OK, I'll drop a nugget: Once grief has done taking its share, everything is worth fighting for. It can start with fighting for a quick end to existence. If the protagonist somehow survives this, then purpose may reveal itself. Grow into this feeling a kinship to a cause.

Or do something completely different.


----------



## dragon-in-sight (Feb 10, 2018)

I don't think that it is a good idea to mix both of these. I always hated this in hollywood films like pearl habour for exemple. Dramatic and Romance both invoke contradicting feelings. So you are inevitably pulled out of the flow when putting them abreast. I would suggest to set a focus on one aspect and deepen it.


----------



## Grimm Hund (Feb 12, 2018)

dragon-in-sight said:


> I would suggest to set a focus on one aspect and deepen it.
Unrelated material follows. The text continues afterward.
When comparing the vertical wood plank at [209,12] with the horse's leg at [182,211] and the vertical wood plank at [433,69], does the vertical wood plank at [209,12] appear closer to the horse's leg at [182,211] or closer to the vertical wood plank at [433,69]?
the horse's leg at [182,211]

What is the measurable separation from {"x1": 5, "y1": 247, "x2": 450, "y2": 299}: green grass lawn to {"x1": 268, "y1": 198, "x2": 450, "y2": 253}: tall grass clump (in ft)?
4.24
I'm thinking that I'll stay with the romance since I've started the story with these two characters in an update of their relationship since my last story. These two are main characters now, and while something dramatic will happen, the overall theme will still be romance.
She's not going to be killed off so my protagonist could brood over it like Batman on a rooftop. I'm keeping her around so that overcoming an obstacle like this makes their relationship stronger.

On a slightly related note, I agree with that there's a disconnect in the Pearl Harbor movie. 'Let's pause all the action and drama in this major catastrophe to focus on this couple that may or may not survive the event.'

In contrast, my story starts with these two living every day life and exploring one another in the relationship as their connection grows. The moment will come that he has to step up and let loose. At that point, he's becoming a Superman, but he's doing it as long as he has a Lois Lane to fight for.


----------